The creature's eyes bulged as the water in its body tried to leave through its skin, blood vessels bursting, organs shriveling. It made a sound that wasn't a scream, more like air being squeezed from wet lungs, and collapsed on top of him, twitching.

He shoved the dying creature off and stood, breathing hard, blood still running from the gashes in his side. The one with the broken leg was trying to crawl away, whimpering with each movement. The one he'd thrown into the tree wasn't moving at all.

Water swirled around him now without him consciously calling it, responding to his emotions, his fear, his anger at being hunted.

The crawling creature looked back at him, and Rou saw fear in the monster's eyes. It tried to move faster, dragging its broken leg, leaving a trail of blood through the leaves.

He should let it go, he thought. It was no longer a threat, could barely move, would probably die from the injury anyway.
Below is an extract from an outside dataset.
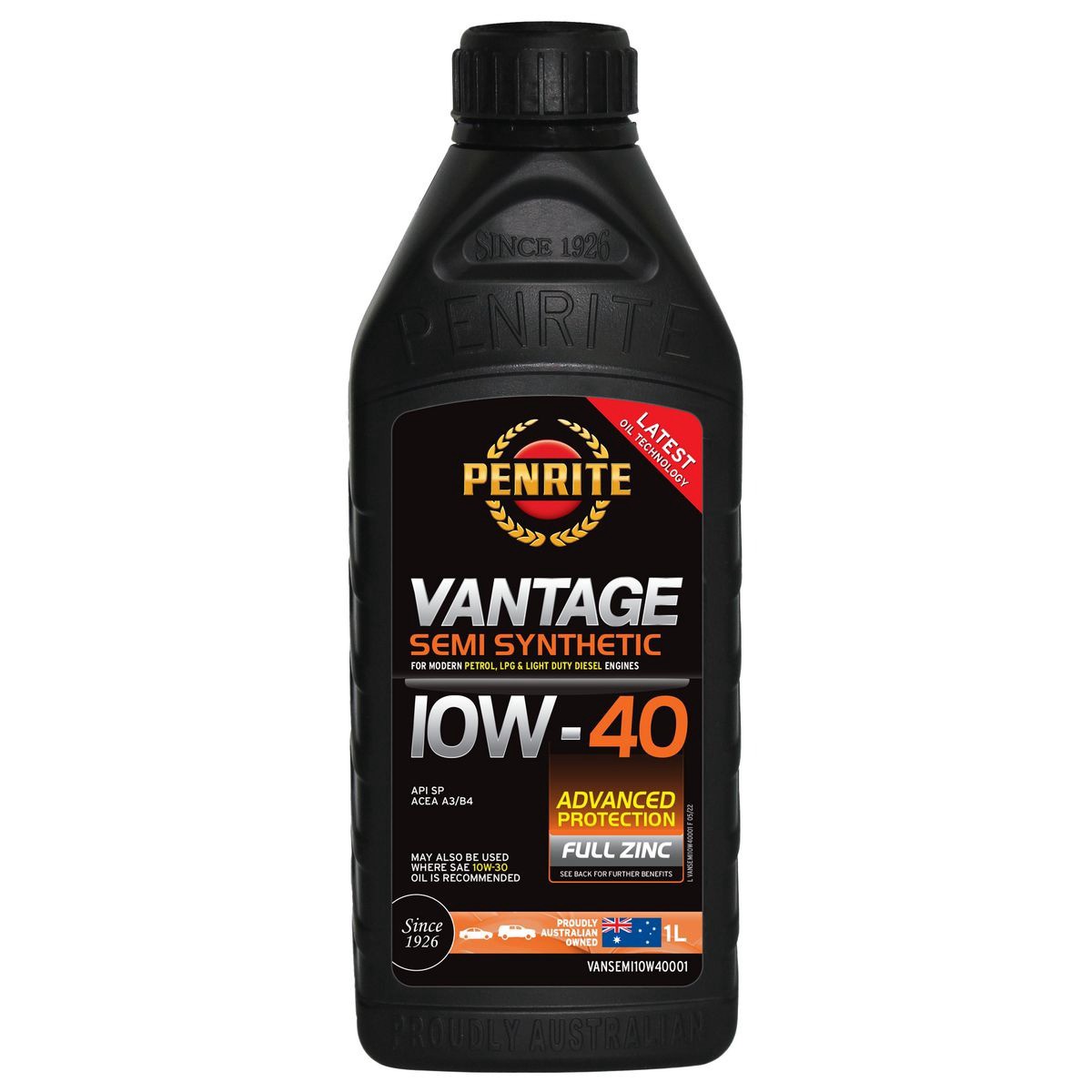 Penrite Vantage Semi Synthetic 10W-40 Engine Oil 1L - VANSEMI10W40001 Auto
The Rou who'd stood at a bus stop this morning would have let it go.

But that Rou hadn't watched people get torn apart, hadn't been hunted through a forest, hadn't drunk water that transformed his cells into something that could survive here. That Rou was gone, dissolved like the pool that now lived inside him.
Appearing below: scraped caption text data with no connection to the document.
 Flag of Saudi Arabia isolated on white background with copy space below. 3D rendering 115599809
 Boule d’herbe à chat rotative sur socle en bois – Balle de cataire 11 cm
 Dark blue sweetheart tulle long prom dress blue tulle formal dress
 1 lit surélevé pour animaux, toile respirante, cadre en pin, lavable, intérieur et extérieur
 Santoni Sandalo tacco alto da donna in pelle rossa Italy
He pressed his hand into the bloody puddle where the creature had been, and sent water through the trail of blood it was leaving, following the red path straight into the monster's body. He could feel the moment the water reached its heart, could feel the organ seize as he crystallized the blood inside it.

The creature dropped mid-crawl, dead before it hit the ground.

Rou stood surrounded by three dead monsters, blood running down his side, water swirling uncertainly around him like it wasn't sure what he wanted it to do. His first real fight with magic, if that's what this was, and he'd barely survived it, his control clumsy and desperate rather than skilled.

But he had survived. The creatures that had been hunting him were dead, and he was still standing.

He pressed his hand against his bleeding side, wondering if the water could do something about that too, and started walking in the direction he thought the river might be. He needed to find out if anyone else had survived, and to figure out what to do next.

Behind him, the clearing where the pool had been sat empty, no longer protected by mysterious water, just another patch of forest that would soon be reclaimed by nature.

Ahead of him, somewhere in this medieval world, were answers he probably wouldn't like and dangers he wasn't prepared for.